27.01.2014 um 20:06 Uhr anne
ca. 30 prozent der frauen sind in ihrem leben von einer oder mehreren fehlgeburten betroffen. es wird angenommen, dass i.d. gruppe der 20-29jährigen frauen etwa die hälfte der befruchteten eizellen spontan zu grunde gehen. wen ziehen hier die militanten abtreibungsgegnerInnen zur verantwortung? den lieben herrGott? der neue papst als sein glühender verehrer und gegen das selbstbestimmungsrecht von frauen in sachen empfängnisverhütung/abtreibung, gebärverweigung, scheint so gar kein freund der armen frauen zu sein. in lateinamerika, wo der kath. klerus sogar die empfängnisverhütung oder die pille danach verteufelt/e, werden viele ungewollt schwangere frauen zu illegalen und gefährlichen eingriffen gezwungen. männer, die sich selbst ein verbot d. familienplanung auferlegen, regieren also über frauen ..
mädchen wurden umgangssprachlich auch als ´junges gemüse` bezeichnet, oft mit geringschätzung und immer herabblickend , wobei männer nichts unversucht lassen, ihre sexuellen gelüste am `jungen gemüse` auszuleben.
der umgang mit tieren bei religiös motivierten menschen ist auch nicht immer akzeptabel - die einen schächten ihre tiere , die anderen verspeisen zu ostern massenhaft kleine lämmer - merkwürdige rituelle handlungen um das lamm, das schaf oder die ziege als unfreiwillige opfertiere. ganz zu schweigen von den schrecklichen geschehnissen in der massentierhaltung und in den schlachthäusern . nur hier lässt sich kein fanat. kleriker sehen. es heißt, schafe bauen starke sozialbeziehungen auf und haben komplexere denkvorgänge, ähnlich dem menschen, aber sie verspeisen sie nicht ... `herrliche` opfer zu ehren gottes?
http://www.oeku-buero.de/nachrichtenleser/items/lateinamerika-fast-ueberall-geltendes-abtreibungsverbot-zwingt-tausende-frauen-zu-illegalen-und-gefaehrlichen-eingriffen.html
27.01.2014 um 11:31 Uhr Lena Vandrey
In Frankreich gibt es diese Baby-Benennung nicht. Es heißt junges Gemüse, junge Triebe oder Zwerggemüse. Das ernährt niemanden und ist nur eine zeitweilige Mode.
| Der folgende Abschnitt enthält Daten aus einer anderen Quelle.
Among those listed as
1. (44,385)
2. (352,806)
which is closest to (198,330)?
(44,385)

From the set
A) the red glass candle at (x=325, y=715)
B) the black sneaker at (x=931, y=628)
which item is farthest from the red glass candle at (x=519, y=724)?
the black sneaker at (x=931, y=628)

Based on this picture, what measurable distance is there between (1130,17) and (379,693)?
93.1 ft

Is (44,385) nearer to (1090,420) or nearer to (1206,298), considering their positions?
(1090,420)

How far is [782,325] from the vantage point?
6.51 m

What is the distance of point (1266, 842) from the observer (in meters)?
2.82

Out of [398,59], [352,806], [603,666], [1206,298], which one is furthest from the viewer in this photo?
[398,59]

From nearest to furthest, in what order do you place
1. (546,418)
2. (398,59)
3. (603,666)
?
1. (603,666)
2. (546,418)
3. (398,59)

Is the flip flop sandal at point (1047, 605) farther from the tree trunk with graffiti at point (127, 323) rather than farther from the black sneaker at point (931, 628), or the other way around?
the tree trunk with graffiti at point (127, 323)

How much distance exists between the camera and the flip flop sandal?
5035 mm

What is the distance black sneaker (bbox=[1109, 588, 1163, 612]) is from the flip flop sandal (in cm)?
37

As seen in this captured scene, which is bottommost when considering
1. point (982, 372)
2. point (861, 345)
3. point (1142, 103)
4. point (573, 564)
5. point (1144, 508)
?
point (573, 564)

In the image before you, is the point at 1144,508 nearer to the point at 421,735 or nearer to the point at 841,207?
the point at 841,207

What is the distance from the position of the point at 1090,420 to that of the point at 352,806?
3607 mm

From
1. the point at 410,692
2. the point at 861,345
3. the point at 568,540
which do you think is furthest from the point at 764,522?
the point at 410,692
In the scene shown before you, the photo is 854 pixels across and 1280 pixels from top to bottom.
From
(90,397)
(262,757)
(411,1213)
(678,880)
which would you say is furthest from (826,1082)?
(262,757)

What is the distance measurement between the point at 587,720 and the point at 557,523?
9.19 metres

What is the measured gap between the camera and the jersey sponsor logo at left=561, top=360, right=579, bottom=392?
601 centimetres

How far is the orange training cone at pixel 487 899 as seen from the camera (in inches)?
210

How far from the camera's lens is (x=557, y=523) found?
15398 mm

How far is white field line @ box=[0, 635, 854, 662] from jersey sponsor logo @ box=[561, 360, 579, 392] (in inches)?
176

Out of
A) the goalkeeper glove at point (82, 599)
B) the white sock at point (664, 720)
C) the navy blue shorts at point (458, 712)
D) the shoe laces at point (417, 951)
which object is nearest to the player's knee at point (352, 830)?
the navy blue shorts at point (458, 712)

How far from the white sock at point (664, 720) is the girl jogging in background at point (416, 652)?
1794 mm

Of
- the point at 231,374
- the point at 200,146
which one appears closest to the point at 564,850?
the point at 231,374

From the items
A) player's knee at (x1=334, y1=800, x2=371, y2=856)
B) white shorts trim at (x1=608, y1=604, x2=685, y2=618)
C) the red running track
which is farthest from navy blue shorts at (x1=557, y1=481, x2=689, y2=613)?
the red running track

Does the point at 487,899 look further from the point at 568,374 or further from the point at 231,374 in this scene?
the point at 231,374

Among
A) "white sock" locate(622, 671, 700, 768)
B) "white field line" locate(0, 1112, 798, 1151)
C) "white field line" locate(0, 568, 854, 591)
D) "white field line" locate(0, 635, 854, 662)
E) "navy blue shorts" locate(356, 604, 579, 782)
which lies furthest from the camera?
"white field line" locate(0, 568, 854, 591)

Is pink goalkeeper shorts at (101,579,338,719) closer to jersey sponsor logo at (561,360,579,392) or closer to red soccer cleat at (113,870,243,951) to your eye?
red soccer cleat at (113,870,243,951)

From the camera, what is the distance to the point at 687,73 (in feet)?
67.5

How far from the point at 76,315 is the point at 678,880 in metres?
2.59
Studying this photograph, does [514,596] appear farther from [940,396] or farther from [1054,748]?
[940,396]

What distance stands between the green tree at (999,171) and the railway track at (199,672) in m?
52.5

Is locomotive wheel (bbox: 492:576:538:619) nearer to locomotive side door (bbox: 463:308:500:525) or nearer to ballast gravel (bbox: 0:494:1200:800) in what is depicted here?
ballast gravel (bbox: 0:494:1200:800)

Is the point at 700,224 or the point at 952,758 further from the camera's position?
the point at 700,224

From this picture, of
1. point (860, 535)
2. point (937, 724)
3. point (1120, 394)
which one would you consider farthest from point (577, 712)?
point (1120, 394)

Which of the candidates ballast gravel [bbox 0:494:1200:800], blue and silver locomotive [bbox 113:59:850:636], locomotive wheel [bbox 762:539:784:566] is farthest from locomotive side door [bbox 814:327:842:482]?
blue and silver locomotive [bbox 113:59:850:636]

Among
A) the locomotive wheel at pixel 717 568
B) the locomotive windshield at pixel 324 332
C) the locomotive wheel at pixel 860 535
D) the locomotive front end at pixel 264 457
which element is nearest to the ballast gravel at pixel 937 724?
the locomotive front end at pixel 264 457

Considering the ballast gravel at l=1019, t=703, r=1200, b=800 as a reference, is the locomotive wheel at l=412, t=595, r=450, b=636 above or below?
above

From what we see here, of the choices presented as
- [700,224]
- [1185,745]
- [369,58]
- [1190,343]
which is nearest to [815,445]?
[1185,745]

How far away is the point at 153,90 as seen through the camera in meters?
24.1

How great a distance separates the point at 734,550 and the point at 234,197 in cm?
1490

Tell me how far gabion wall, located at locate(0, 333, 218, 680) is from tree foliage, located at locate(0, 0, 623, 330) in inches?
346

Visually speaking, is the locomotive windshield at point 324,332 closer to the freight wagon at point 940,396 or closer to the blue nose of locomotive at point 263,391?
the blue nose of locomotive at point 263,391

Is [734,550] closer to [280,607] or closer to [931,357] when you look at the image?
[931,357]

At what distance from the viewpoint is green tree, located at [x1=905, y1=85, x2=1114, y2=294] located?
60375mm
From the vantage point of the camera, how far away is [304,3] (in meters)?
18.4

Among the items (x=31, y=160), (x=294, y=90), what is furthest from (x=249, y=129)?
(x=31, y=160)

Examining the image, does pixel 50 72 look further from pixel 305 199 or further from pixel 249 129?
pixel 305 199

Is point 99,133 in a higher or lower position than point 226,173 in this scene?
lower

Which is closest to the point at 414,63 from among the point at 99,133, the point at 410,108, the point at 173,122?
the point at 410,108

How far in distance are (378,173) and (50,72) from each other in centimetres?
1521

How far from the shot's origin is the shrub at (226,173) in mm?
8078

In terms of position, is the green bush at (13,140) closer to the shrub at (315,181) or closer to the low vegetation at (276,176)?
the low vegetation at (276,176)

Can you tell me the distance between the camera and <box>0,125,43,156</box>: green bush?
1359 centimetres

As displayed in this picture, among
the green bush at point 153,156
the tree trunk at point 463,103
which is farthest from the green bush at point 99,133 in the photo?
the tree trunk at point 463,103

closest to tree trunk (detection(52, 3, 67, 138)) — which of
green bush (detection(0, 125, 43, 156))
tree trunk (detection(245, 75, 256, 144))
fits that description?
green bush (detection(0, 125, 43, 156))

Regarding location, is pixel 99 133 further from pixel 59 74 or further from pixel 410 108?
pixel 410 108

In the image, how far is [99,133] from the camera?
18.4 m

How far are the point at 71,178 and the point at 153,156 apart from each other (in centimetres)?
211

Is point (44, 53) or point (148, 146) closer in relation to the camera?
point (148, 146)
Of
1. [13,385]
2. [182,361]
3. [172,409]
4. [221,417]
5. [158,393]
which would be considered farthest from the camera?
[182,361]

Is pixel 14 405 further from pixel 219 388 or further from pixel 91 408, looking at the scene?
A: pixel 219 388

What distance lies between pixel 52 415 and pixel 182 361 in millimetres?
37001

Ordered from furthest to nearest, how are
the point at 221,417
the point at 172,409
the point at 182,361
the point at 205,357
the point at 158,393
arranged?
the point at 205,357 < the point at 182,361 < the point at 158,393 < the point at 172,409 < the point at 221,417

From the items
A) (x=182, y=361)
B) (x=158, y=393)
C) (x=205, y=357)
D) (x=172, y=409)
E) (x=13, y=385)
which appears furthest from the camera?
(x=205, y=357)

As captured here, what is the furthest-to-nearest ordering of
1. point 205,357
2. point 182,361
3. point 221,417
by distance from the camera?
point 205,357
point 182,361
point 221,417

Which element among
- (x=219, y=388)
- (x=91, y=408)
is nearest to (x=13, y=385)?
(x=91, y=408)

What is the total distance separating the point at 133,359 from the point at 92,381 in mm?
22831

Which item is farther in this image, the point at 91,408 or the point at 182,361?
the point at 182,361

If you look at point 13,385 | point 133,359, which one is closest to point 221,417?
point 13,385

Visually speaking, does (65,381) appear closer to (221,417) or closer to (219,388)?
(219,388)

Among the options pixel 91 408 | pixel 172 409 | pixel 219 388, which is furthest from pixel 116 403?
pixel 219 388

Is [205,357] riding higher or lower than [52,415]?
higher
Wie es mit den Tieren steht, hatten Barbara Rütting und Volker Elis Pilgrim in den 80ern erklärt. Gegessen werden die Männchen; die Weibchen unterliegen ihrer Fron der Milch-Herstellung. Ziegen und Schafe bekommen NIE die Milch ihrer Mütter, denn sonst würden sie sich NIE von ihnen trennen lassen. Milch-Kälber, Spanferkel, Stubenküken werden durchaus von Feministinnen verzehrt. Wenn wir uns vorstellen - und das ist machbar- dass die Welt veganisch würde, so würden die Nutztiere von der Erdoberfläche verschwinden. Wir könnten dann Hühner im Zoo besuchen. In Sachsen-Anhalt gibt es ein Enten-KZ, woselbst 4000 Tiere pro Tag “behandelt” werden, und in Frankreich wird ein KZ für 1000 Kühe gebaut…Die Tierquälerei “Stopfleber” ist immer noch im Gange: Das Hauptproblem heißt ZUVIEL! Zuviel Fleisch für Männer macht sie aggressiv. Das Elend der Tiere ist fürchterlich. Sie haben nicht nur den Menschen-Fresser, sondern auch noch die Raubtiere als Feinde. Wozu kommt ein Gnu auf die Welt - um im Maul eines Krokodils zu landen…
Eugen Drewermann hatte in seinem Buch “Über die Unsterblichkeit der Tiere” geschrieben, dass wir eines Tages all diese Grausamkeiten zu bezahlen hätten.
Es heißt, dass auch Pflanzen leiden. Aber haben wir je einen Salat schreien hören? Vielleicht haben wir nicht die richtigen Ohren? Ansonsten können wir uns wohl die Nase zuhalten.